In order to encourage servicers to put borrowers into permanent modifications, Treasury makes incentive payments to servicers for every successful permanent modification. Treasury also makes incentive payments for every successful short sale or deed-in-lieu performed under the Home Affordable Alternatives Program. These incentive payments will be withheld from Bank of America, Chase, and Wells Fargo for second quarter 2011 and could even be permanently withheld if the servicers fail to improve next quarter.
What did these servicers do that was so wrong? We’ve heard the horror stories from homeowners, but Freddie Mac, which handles compliance for HAMP, performed a systematic review of the top 10 largest servicers’ performance and graded them on certain metrics. The metrics include the percentage of HAMP approval decisions that Freddie Mac disagrees with or is unable to determine the servicer’s reasoning, the percent of loans where the servicer’s calculation of the borrower income differs from Freddie Mac’s by more than five percent, and effectiveness of internal quality controls.
The results of the audit, included as part of this month’s HAMP report, are not good. For example, Freddie Mac found that Chase made mistakes calculating the borrowers’ incomes on 31 percent of the loans in the sample, while Wells Fargo made mistakes on 27 percent of the incomes and Bank of America made mistakes calculating 22 percent of the incomes (for reference, Freddie Mac’s benchmark was errors on five percent of loans or less). Income plays an important role in determining whether a borrower is eligible for the program, since mortgage payments must be higher than 31 percent of monthly income in order to qualify. That’s a huge fraction of homeowners who could have been unnecessarily denied the possibility of saving their homes. Additionally, all three banks got low scores for their internal controls for identifying and contacting homeowners, homeowner evaluation and assistance, and program management and reporting.
We hope that the withholding of incentive payments will push servicers to follow HAMP’s guidelines and substantially expand the number of homeowners they are helping. We also encourage Treasury to look for meaningful improvements in these servicers’ processes before restoring the incentive payments.

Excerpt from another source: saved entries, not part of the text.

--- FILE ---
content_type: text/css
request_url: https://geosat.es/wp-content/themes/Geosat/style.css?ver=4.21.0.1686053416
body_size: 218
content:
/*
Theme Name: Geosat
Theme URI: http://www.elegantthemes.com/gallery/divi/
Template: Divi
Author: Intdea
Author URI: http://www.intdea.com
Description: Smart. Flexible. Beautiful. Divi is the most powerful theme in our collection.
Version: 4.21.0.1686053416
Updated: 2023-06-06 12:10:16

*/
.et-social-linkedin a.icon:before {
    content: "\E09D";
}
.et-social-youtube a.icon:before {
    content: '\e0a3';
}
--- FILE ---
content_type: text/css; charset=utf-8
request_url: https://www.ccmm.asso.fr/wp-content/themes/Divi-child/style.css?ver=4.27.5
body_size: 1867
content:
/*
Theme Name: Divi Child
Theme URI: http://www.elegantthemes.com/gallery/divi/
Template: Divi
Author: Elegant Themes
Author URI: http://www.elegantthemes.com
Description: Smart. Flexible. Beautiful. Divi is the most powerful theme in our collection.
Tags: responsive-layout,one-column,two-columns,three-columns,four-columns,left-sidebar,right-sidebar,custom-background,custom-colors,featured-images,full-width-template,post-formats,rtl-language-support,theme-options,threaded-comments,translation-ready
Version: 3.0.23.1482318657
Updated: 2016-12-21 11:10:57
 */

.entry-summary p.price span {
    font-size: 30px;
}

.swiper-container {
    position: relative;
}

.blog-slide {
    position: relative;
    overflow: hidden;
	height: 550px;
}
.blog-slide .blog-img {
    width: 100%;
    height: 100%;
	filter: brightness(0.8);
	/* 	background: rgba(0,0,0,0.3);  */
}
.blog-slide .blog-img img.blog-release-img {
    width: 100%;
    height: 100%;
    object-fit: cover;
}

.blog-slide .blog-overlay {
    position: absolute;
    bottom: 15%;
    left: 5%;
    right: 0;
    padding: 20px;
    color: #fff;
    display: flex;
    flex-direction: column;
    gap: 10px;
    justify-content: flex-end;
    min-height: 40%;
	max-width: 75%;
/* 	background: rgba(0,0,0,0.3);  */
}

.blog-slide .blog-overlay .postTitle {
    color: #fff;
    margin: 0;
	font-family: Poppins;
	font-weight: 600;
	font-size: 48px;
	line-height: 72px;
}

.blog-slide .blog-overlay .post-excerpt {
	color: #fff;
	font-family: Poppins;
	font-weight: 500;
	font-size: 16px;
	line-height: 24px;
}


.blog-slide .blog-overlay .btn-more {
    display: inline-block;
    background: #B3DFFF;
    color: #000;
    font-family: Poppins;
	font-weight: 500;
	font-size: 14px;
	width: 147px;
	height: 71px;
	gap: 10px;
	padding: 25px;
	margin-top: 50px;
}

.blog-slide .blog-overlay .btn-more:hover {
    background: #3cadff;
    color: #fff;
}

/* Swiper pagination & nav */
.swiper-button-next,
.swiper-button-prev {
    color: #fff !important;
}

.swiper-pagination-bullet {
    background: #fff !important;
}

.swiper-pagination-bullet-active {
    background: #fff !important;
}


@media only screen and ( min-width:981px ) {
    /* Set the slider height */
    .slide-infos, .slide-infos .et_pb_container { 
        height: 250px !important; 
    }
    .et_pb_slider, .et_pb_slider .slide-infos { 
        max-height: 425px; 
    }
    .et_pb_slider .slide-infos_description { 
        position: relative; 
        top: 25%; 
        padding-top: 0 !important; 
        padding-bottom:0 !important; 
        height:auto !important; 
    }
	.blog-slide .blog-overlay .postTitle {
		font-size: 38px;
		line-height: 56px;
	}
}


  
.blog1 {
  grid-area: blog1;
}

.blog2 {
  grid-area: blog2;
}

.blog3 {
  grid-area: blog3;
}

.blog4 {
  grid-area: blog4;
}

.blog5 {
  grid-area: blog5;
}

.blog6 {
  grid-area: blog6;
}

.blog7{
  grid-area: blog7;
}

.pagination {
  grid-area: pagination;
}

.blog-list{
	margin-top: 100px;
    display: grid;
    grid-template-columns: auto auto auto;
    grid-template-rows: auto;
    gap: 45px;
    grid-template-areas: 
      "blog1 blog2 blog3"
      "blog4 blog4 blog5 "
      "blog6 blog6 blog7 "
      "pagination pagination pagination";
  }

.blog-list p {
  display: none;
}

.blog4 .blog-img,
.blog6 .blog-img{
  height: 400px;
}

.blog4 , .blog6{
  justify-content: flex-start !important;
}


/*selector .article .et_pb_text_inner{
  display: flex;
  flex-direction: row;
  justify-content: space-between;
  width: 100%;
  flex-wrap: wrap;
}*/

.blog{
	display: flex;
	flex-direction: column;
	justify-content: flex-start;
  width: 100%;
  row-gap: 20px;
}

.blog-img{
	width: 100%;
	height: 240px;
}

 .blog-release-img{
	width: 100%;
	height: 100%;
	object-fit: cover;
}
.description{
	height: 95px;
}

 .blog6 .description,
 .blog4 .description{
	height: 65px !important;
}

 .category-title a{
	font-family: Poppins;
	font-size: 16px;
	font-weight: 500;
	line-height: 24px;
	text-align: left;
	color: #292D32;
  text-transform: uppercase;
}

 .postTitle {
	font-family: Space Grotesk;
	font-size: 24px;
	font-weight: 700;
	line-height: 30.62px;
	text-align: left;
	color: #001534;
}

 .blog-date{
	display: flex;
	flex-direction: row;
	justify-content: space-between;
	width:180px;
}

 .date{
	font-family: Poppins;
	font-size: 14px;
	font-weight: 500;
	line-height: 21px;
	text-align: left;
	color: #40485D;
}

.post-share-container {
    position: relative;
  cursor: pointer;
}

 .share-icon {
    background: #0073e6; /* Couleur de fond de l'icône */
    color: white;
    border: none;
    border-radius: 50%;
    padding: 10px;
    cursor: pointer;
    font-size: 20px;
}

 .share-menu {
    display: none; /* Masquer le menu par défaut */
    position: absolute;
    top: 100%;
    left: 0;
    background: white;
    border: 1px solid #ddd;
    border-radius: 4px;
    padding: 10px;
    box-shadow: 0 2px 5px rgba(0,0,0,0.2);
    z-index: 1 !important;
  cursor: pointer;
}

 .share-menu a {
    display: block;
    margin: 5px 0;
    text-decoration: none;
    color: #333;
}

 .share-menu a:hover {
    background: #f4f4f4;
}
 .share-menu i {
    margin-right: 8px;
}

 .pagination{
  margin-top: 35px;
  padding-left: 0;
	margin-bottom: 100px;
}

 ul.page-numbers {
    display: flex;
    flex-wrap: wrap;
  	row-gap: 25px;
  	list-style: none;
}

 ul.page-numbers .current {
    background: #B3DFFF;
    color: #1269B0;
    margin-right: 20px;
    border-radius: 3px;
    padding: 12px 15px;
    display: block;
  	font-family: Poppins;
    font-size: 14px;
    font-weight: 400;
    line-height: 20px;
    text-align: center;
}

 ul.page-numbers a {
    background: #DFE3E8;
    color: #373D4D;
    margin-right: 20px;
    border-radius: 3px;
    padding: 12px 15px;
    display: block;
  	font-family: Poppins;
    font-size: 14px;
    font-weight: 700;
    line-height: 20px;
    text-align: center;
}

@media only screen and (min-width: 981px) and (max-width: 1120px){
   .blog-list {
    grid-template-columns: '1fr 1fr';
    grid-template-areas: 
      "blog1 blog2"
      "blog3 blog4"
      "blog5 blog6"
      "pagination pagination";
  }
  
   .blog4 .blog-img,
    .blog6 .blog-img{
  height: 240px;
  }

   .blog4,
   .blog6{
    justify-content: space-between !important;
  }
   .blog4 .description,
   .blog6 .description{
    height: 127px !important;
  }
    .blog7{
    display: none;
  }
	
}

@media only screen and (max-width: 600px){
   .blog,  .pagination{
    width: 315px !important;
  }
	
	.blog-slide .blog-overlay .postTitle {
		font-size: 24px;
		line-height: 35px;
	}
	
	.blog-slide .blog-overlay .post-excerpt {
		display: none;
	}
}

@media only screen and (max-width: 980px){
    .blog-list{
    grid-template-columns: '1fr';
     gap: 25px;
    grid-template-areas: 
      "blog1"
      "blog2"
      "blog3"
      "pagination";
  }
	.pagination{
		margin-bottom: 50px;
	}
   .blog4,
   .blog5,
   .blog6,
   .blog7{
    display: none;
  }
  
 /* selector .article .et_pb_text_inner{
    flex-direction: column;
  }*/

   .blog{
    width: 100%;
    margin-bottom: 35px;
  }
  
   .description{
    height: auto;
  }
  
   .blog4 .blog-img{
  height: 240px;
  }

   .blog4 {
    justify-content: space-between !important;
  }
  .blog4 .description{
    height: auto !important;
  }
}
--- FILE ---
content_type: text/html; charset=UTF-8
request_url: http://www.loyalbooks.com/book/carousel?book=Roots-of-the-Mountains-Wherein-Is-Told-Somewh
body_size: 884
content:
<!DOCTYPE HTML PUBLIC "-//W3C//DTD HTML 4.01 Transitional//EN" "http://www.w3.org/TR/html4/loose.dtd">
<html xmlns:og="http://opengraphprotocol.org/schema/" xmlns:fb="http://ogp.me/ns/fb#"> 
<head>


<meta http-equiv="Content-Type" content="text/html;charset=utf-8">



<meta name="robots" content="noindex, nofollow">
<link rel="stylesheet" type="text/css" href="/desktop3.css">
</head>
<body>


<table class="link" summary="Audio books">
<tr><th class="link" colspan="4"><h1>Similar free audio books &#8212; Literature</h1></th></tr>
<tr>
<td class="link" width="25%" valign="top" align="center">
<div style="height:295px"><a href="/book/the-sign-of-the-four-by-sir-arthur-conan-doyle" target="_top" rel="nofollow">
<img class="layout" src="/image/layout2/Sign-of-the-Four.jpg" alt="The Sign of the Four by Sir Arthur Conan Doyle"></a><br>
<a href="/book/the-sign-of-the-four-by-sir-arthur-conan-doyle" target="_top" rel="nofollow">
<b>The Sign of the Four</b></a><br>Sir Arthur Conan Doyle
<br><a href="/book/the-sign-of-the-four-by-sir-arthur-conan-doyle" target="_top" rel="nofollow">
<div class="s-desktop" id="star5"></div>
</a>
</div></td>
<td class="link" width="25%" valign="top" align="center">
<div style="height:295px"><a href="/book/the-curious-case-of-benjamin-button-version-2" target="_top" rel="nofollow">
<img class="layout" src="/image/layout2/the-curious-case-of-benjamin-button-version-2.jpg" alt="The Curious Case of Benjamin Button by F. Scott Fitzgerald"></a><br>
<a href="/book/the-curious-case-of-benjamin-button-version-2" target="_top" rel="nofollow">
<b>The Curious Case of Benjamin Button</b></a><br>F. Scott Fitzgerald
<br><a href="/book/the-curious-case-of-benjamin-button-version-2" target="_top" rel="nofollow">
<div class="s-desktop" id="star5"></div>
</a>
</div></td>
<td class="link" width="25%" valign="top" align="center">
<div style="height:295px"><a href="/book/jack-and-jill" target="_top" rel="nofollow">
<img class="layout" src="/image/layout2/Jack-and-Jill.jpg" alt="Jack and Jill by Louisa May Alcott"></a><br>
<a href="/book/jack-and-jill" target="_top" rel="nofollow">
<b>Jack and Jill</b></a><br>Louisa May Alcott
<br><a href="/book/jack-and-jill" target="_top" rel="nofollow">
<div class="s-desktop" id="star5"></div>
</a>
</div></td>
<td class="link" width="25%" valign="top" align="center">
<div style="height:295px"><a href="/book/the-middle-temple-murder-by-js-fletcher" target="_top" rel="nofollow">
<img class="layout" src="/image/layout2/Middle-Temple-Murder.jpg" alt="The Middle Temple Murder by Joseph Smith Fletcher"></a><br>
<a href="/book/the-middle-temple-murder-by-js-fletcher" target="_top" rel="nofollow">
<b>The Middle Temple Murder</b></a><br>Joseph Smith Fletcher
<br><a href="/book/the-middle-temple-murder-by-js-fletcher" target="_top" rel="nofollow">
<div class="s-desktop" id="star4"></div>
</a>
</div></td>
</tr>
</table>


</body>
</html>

The result of these poor HAMP practices can be seen in the Chicago area’s underwhelming numbers of modifications. HAMP continues to grow very slowly, with 38,594 active trial and permanent modifications in the region in April 2011, up 2.8 percent from last month’s 37,599.
Trial modifications marked new lows for the fourth month in a row, dropping by 0.62 percent to 6,870 from 6,913 in March. After a slight increase in permanent modifications last month, permanent modification growth cooled off. Chicago region permanent loan modifications rose by 3.38 percent from March to April, compared to 5.52 percent from February to March and 3.4 percent from January to February (see charts A and B).
Nationally, trial modifications dropped faster (-1.04 percent) than they did in the Chicago region (-0.62 percent). Permanent modifications grew at about the same rate in Chicago (3.38 percent) as they did nationally (3.7 percent). Permanent modifications make up 82.2 percent of the Chicago region’s total active modifications, while permanent modifications make up 81.74 percent of total active modifications nationally.